Delta 4M(+) 27/27 0.97 0.85-1.00 27 None 2002-

Soyuz-FG 54/55 0.96 0.89-1.00 0 10/11/18 2001-

Ariane 5-ECA 65/67 0.96 0.89-1.00 2 01/25/18 2002-



It seems weird that the Falcon 9 only includes numbers for "v1.2"(I'm assuming this is block 4/5?), while other vehicles don't have the same granularity. Also IMO it should count as a failure to blow up on the pad and destroy your payload, even if it's before the launch.


All of the OP's vehicles have specific versions, which are (mostly) the latest flying iteration. They just use different nomenclature.

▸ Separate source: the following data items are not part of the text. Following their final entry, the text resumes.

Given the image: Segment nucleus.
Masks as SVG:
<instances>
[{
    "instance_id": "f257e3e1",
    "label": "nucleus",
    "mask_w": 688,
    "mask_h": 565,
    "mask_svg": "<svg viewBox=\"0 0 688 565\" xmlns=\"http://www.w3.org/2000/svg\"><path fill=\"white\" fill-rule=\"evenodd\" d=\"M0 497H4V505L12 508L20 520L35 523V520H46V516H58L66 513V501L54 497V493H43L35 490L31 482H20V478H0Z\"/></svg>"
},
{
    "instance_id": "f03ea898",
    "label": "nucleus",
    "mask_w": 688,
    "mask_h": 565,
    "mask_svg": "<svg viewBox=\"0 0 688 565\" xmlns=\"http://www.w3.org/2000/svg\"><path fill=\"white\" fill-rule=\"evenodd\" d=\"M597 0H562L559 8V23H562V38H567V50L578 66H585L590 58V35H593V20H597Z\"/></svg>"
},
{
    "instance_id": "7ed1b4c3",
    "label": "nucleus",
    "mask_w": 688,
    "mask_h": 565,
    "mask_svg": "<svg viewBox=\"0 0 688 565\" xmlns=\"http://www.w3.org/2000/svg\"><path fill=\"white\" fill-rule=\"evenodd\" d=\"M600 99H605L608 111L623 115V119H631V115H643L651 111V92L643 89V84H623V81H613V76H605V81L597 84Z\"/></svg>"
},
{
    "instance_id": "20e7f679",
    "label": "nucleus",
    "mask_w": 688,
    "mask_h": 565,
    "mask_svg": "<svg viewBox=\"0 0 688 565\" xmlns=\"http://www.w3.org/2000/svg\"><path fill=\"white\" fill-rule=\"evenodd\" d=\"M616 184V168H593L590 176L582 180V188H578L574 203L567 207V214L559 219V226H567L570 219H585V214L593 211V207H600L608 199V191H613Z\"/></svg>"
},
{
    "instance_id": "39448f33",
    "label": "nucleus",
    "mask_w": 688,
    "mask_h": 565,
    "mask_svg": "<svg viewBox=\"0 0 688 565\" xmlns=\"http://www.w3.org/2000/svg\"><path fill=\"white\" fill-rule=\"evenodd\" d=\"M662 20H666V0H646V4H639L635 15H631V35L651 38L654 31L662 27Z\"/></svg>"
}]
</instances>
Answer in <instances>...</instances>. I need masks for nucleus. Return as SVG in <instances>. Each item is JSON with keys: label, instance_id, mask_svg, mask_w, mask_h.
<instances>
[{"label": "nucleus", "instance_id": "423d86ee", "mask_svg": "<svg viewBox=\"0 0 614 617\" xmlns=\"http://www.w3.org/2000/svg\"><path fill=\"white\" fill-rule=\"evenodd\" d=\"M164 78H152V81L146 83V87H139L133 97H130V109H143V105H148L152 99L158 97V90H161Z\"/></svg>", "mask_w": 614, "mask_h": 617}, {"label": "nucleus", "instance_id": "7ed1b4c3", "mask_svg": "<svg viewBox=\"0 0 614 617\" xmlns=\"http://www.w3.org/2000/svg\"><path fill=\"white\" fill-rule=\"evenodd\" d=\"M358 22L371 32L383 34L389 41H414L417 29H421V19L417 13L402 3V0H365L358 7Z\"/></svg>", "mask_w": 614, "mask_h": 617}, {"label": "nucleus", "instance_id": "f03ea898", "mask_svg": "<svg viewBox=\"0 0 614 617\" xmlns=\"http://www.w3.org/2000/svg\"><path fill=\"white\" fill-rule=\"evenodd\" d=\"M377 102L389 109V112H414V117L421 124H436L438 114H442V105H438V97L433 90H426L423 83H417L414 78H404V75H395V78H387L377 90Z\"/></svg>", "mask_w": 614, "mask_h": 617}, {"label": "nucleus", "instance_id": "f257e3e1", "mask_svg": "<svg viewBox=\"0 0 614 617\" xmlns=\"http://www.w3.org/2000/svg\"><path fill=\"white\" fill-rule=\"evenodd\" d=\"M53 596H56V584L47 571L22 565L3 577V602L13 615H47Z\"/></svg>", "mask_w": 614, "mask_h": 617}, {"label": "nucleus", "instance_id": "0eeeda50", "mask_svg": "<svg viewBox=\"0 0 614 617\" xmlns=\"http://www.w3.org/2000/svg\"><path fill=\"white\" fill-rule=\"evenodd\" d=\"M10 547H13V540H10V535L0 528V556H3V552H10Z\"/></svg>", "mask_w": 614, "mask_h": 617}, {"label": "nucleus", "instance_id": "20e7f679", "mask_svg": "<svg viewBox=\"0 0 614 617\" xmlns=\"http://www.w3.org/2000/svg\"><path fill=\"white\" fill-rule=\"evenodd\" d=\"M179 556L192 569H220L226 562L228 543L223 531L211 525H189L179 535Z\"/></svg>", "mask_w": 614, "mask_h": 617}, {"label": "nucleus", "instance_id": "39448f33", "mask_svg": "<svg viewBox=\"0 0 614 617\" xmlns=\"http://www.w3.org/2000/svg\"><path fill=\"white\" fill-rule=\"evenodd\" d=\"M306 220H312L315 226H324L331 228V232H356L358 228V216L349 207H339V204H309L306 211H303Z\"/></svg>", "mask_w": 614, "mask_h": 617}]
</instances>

I mean Soyuz-FG did just fail and not kill its occupants, so good on that team!


Perhaps you mean world's most reliable currently active launch vehicle? At your link, I see the retired Atlas 2/2AS also had a perfect record, with more attempts (63 successes of 63 attempts).


That's correct. Recently retired Delta II also had a great record. Only active ones count.